The plan consists of two nodes: the top node Aggregate, in which the calculation of the function count , receives data from the lower node Seq Scan, which performs the table scan.

The preparatory work of the Aggregate node is the actual aggregation, which is impossible without getting all rows from the downstream node. The evaluation is calculated on the basis of the evaluation of the conditional operation cpu_operator_cost. over each input line (default value is 0.0025):

SELECTreltuples, current_setting('cpu_operator_cost') AS cpu_operator_cost, round((reltuples * current_setting('cpu_operator_cost')::real)::numeric, 2) AS cpu_costFROM pg_class WHERE relname='seats';
reltuples | cpu_operator_cost | cpu_cost−−−−−−−−−−−+−−−−−−−−−−−−−−−−−−−+−−−−−−−−−−1339 | 0.0025 | 3.35(1 row)

The resulting score is added to the total cost of the underlying Seq Scan node.

The total cost of the Aggregate node is increased by the cost of processing one line of result cpu_tuple_cost :

WITH t(cpu_cost) AS (SELECT round((reltuples * current_setting('cpu_operator_cost')::real)::numeric, 2)FROM pg_class WHERE relname = 'seats')SELECT 21.39 + t.cpu_cost AS startup_cost, round((21.39 + t.cpu_cost +1* current_setting('cpu_tuple_cost')::real)::numeric, 2) AS total_costFROM t; 
startup_cost | total_cost−−−−−−−−−−−−−−+−−−−−−−−−−−−24.74| 24.75(1 row)

Parallel execution plans

As of version 9.6, PostgreSQL supports parallel execution of queries.The idea is that the master process executing the query spawns (via postmaster) multiple worker processes that simultaneously execute the same parallel plan part. The results of this execution are sent to the master process, which collects them in the Gather node.
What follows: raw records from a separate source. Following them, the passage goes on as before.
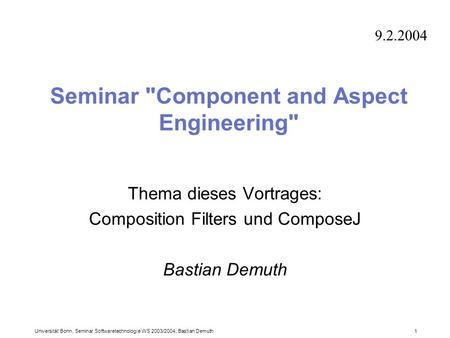 Universität Bonn, Seminar Softwaretechnologie WS 2003/2004, Bastian Demuth 1 Seminar Component and Aspect Engineering Thema dieses Vortrages: Composition.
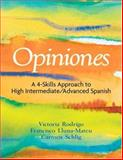 Opiniones : A 4-Skills Approach to Intermediate-High/Advanced Spanish, Rodrigo, Victoria and Lluna-Mateu, Francisco, 0131178849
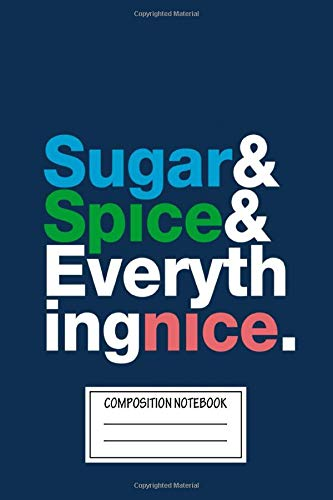 Composition Notebook: Text Art Those Were The Ingredients Chosen To Create The Perfect General Fandom Wide Ruled Note Book, Diary, Planner, Journal for Writing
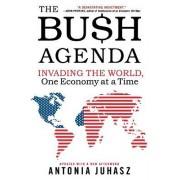 The Bush Agenda by Antonia Juhasz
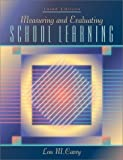 Measuring and Evaluating School Learning (3rd Edition)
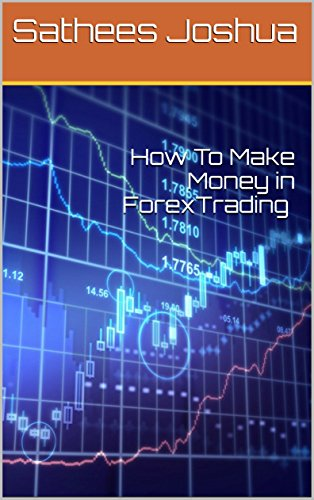 How To Make Money in ForexTrading (English Edition)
When not receiving data, the master process can also execute the parallel part of the plan.

If necessary, you can disable the master process from executing the parallel part of the plan with the parallel_leader_participation which appeared in version 11.

Queries in PostgreSQL: 3.Sequential scanning

Of course, running processes and forwarding data requires some resources, so it does not make sense to run every request in parallel.

In addition, even with parallel execution, not all steps of the query plan can be parallelized. Some of the operations can be performed by the master process alone, sequentially.

Parallel sequential scanning

An example of a node designed for parallel execution is Parallel Seq Scan.

The name sounds contradictory (after all, parallel or sequential?), but nevertheless it reflects the essence of the operation. In terms of file accesses, the table pages are read sequentially, in the same order as they would be read in a normal sequential scan. However, the reading is performed by several processes running in parallel. The processes are synchronized with each other using a dedicated area of shared memory so that the same page is not read twice.

The subtle point is that instead of an overall picture of a sequential scan, the operating system sees several processes performing random reads. Because of this, data prefetching, which normally speeds up sequential reads, works poorly. Therefore, starting with PostgreSQL 14, each process is allocated a set of consecutive pages to read instead of one.

The parallel scan operation itself does not make much sense, because the overhead of sending data from process to process is added to the usual cost of reading pages. But if the workflows do some processing of the read lines (e.g. aggregation), then the total query execution time can be considerably less.

Example of parallel plan with aggregation

A plan to execute a simple query with aggregation over a large table will use parallelism :

EXPLAIN SELECT count(*) FROM bookings;
QUERY PLAN−−−−−−−−−−−−−−−−−−−−−−−−−−−−−−−−−−−−−−−−−−−−−−−−−−−−−−−−−−−−−−Finalize Aggregate (cost=25442.58..25442.59 rows=1 width=8)−> Gather (cost=25442.36..25442.57 rows=2width=8)Workers Planned: 2−> Partial Aggregate(cost=24442.36..24442.37 rows=1 width=8)−> Parallel Seq Scan on bookings(cost=0.00..22243.29 rows=879629 width=0)(7 rows)

The nodes below the Gather node make up the parallel part of the plan. It is executed in each of the worker processes (of which there are 2 planned in this case) and possibly in the master process (if this is not disabled by the parallel_leader_participation ). The Gather node itself and the nodes above it form a sequential part of the plan and are executed only in the master process.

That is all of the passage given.